The expectation effect
A powerful effect is increasingly understood when it comes to our experiences and perceptions.
The expectation effect.
We experience what we expect to experience of the world and ourselves.
Predictions about ourselves and the world roll out as our reality.
Part of the problem then, can be expectations that things will be the same.
Insight: nothing can ever be the same. No moment is ever the same; aka impermanence.
Mostly these expectations are subconscious, where body systems have learned through prior experiences.
Updating these beliefs and installing better ones is part of making things better. To do this means jostling a system that has become sticky–beliefs insulated.
Bringing flexibility back into the system (being open to possibility–there are different ways to do this including a change in overall approach, closer examination of experience, challenging thoughts/beliefs, sets the scene for such updates.
This top down work is done together with bottom up training (eg/ sensorimotor training, activity experimentation, reconnection).
Maybe the botox acts in part by jostling? Creating some manoeuvrability in the system for updates that the person then harnesses with their daily practice, forming new predictions and expectations.
The model I have very briefly described here is that of predictive processing (PP).
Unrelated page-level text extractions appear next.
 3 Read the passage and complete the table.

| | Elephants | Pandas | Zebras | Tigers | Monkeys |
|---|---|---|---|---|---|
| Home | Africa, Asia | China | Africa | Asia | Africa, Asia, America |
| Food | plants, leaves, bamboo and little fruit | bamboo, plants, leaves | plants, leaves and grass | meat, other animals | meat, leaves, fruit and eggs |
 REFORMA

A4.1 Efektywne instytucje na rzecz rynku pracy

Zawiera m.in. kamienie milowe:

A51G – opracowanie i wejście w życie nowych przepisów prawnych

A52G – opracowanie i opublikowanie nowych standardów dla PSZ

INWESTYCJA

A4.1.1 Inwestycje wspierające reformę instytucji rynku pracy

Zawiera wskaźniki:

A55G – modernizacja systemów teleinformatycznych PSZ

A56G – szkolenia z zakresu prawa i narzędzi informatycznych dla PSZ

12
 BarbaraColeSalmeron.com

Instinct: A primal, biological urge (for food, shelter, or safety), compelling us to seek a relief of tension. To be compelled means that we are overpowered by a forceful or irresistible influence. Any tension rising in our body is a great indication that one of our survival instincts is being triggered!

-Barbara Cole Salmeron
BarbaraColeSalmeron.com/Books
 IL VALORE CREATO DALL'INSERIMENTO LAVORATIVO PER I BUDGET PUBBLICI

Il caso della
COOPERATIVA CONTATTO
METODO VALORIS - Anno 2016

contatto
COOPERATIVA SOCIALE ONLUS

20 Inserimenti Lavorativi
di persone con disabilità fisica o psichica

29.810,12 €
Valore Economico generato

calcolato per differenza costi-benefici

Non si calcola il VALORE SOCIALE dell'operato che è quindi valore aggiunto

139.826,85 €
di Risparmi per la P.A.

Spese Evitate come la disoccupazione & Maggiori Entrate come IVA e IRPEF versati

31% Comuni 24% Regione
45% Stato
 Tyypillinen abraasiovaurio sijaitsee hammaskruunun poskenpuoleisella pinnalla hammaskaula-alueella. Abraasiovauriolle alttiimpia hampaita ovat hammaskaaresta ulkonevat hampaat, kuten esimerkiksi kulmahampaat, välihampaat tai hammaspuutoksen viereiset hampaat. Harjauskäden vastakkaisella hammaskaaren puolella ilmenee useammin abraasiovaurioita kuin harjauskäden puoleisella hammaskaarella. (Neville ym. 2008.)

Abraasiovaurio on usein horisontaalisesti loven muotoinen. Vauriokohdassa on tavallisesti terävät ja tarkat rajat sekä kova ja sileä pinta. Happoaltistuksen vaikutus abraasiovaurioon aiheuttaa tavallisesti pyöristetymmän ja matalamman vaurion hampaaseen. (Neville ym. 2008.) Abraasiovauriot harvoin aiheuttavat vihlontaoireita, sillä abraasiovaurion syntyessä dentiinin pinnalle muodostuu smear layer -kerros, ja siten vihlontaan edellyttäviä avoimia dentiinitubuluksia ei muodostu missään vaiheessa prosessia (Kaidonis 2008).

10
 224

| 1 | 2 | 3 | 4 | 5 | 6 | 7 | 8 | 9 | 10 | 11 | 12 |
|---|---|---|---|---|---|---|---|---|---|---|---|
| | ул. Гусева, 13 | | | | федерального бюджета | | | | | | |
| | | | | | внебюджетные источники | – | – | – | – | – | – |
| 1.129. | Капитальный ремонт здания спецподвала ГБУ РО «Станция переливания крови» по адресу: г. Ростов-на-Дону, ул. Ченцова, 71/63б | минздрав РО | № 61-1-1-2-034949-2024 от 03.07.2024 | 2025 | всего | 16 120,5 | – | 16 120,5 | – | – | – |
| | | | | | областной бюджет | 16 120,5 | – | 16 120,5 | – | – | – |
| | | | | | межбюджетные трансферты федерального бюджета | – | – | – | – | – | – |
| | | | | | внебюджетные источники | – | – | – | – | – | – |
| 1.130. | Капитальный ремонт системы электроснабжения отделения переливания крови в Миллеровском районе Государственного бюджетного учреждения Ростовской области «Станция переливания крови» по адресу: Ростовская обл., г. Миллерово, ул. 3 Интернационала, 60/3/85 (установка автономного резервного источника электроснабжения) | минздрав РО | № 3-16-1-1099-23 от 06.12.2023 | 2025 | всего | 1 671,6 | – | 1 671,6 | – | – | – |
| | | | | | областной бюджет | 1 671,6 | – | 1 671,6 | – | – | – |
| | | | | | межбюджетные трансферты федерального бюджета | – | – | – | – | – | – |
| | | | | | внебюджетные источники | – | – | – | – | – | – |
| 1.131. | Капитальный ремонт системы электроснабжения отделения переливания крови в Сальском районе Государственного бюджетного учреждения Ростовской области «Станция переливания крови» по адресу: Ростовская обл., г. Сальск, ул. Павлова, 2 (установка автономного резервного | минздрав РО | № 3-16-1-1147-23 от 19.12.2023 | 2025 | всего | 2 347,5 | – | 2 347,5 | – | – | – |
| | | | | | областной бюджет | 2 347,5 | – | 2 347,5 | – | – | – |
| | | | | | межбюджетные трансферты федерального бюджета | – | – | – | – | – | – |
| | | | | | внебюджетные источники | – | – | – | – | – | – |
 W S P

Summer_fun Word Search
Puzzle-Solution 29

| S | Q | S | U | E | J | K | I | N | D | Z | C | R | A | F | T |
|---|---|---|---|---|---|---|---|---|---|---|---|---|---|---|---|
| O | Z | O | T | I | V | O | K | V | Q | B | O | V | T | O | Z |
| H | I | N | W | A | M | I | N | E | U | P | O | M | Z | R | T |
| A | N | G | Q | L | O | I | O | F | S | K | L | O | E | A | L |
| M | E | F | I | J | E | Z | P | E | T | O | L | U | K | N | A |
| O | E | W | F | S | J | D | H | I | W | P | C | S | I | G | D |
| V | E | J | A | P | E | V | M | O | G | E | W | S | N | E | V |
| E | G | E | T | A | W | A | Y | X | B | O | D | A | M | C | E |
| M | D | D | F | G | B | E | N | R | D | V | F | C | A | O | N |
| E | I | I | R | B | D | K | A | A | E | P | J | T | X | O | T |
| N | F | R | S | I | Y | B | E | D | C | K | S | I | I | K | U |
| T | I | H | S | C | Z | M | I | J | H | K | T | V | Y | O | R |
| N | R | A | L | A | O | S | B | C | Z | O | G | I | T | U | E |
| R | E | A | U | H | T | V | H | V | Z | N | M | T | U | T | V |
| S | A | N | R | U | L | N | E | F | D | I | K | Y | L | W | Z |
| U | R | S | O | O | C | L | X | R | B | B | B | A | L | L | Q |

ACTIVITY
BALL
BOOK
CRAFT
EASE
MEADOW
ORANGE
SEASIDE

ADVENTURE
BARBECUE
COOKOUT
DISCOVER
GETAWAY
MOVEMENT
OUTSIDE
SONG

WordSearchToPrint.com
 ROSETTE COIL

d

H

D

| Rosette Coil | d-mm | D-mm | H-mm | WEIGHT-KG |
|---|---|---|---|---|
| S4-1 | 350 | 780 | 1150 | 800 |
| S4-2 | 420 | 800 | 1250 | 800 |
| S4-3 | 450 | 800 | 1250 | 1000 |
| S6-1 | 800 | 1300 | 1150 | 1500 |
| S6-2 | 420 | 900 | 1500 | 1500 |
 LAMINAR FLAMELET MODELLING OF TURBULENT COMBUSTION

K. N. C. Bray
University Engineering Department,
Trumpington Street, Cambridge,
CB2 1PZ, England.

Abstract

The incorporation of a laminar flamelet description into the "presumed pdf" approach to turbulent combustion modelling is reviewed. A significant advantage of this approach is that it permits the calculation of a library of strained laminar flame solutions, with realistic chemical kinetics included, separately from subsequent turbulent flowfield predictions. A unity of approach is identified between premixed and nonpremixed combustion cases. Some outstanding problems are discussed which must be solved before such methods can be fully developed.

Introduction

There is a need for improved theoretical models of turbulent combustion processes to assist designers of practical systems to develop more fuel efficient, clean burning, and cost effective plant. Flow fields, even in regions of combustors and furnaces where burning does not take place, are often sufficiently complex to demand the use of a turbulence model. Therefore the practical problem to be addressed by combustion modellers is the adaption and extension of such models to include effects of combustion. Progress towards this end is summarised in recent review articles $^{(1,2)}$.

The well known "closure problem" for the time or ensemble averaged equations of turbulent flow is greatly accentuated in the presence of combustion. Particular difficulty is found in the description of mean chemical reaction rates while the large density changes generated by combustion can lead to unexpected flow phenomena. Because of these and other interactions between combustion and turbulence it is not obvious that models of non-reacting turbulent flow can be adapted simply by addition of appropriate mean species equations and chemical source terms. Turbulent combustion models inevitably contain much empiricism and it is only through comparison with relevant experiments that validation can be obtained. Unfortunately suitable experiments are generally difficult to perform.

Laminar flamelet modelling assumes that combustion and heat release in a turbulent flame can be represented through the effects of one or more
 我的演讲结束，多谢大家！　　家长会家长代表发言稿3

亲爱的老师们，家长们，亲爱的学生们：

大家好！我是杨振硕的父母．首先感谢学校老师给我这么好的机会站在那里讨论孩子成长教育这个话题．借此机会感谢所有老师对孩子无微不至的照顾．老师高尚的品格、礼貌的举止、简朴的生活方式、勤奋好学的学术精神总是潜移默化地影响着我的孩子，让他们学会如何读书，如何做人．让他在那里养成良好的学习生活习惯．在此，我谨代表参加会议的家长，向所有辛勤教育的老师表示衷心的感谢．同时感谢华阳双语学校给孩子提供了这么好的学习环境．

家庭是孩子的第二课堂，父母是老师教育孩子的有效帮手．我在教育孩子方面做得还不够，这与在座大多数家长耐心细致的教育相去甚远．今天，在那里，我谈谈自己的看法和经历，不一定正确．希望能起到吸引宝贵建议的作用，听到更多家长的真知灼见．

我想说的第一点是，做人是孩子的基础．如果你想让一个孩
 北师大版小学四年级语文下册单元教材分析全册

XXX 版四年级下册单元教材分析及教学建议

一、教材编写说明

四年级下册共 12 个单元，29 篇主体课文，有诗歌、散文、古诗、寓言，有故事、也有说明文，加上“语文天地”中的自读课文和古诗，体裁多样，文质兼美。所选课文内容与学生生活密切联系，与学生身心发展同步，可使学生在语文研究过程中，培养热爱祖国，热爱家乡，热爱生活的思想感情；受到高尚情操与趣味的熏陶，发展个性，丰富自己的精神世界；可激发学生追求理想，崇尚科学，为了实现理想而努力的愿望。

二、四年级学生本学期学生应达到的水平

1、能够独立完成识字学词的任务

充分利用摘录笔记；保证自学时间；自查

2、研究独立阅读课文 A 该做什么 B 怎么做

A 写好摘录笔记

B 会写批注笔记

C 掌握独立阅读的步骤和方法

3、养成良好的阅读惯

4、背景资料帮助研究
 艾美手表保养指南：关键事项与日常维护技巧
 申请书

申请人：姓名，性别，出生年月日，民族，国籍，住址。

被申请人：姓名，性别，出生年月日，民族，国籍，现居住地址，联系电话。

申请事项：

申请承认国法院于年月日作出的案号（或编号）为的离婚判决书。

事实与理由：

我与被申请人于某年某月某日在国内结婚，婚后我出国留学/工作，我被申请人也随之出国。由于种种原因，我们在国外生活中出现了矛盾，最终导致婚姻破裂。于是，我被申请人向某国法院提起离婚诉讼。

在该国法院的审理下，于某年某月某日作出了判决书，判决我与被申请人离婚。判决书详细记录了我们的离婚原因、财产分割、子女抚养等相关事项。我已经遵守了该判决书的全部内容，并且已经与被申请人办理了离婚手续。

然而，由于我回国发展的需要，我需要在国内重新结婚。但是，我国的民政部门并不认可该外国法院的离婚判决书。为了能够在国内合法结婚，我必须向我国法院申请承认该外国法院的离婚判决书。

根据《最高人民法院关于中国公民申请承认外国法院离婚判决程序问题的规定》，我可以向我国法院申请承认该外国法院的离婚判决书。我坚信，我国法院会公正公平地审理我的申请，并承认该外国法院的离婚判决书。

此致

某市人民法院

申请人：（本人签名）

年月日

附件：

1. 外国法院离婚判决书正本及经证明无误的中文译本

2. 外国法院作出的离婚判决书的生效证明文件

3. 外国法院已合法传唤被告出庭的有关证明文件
PP describes how the brain makes predictions about the causes of sensory information, thereby generating experiences top-down. This is instead of the brain passively receiving information from the body and the world, and then making sense of it.
Clearly we are more than a brain. We have a body that is a large part of our experience of the world, and the state of which plays a significant role in how we think and feel.
In terms of dystonia and FND, the involuntary movements shape a different world and sense of self. We experience a world in part determined by how we are able to act in and upon it. Our perceptions are being shaped by our thinking and our actions. Wearing slippery shoes makes slopes look steeper for instance.
Knowing this helps us to create comprehensive and bespoke ways forward: including (1) understanding the condition, clear thinking and focus (2) specific training to improve precision and control of movement (3) skills/practices to deal with influencing factors (eg/ stress, tension, sleep disturbance) (4) reconnect with meaningful activities (how to do this).
PP is a useful lens to look through, as is enactivism. They allow us to understand the lived experience of the person and what can be seen and measured. Bringing these together is essential so we can make sense of what is happening for the person. Then, a programme can be put together including injections, medication and training to be on a path to a better life.
This is the way I see things continuing to progress. Part of my role is to share these ideas and collaborate further as we seek to help people in better ways.